Benign fibro-osseous lesion of bone, in which normal bone is replaced by fibrous tissue, followed by calcification with osseous and cementum-like tissue.

  • M/C type of fibro-osseous lesion to affect jaw
  • Commonly seen in African-American females.


According to location:

  • Periapical COD (periapical region of anterior teeth) (M/C subtype)
  • Focal COD (associated with a single tooth)
  • Florid COD (FCOD) (lesions appear in > 1 quadrant)

Clinical features

Usually asymptomatic and occurs in the periapical area of teeth with vital pulps or in regions of extractions.

  • Local jaw expansion and mild discomfort (⅓ cases)



FCOD appears radiolucent in its early stages.
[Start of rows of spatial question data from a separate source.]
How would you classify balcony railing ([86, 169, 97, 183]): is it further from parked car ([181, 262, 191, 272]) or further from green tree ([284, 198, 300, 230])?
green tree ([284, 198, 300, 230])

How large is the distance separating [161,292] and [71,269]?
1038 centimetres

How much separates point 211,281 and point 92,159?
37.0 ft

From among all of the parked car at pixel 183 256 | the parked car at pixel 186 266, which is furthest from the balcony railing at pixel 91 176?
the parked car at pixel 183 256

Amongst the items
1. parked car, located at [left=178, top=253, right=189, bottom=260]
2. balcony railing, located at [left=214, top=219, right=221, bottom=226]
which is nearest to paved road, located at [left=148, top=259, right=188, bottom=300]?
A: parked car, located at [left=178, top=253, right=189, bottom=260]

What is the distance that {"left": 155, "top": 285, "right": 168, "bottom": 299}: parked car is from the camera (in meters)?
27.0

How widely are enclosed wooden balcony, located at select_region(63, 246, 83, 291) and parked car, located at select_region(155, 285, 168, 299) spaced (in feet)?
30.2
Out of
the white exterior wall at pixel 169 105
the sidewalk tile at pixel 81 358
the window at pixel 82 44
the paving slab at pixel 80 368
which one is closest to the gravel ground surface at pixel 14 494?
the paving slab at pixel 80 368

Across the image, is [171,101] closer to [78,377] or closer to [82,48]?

As it matures, radiopacities appear within the lesion, causing them to show a mixed appearance of radiolucency and radiopacity.
A. Panoramic radiograph showing multiple mostly dense mixed radiodense/radiolucent lesions closely associated with the roots of maxillary and mandibular teeth. Note that the epicenter of the lesions is above the inferior alveolar canal; B. Vertical reconstruction at level of the lower right second premolar and first molar region; C. Occlusal radiograph showing slight buccal expansion at the molar region in the right and left side of the mandible. | Kutluay Köklü, H., Cankal, D. A., Bozkaya, S., Ergün, G., & Bar, E. (2013). Florid cemento-osseous dysplasia: Report of a case documented with clinical, radiographic, biochemical and histological findings. Journal of Clinical and Experimental Dentistry, 5(1), e58–e61.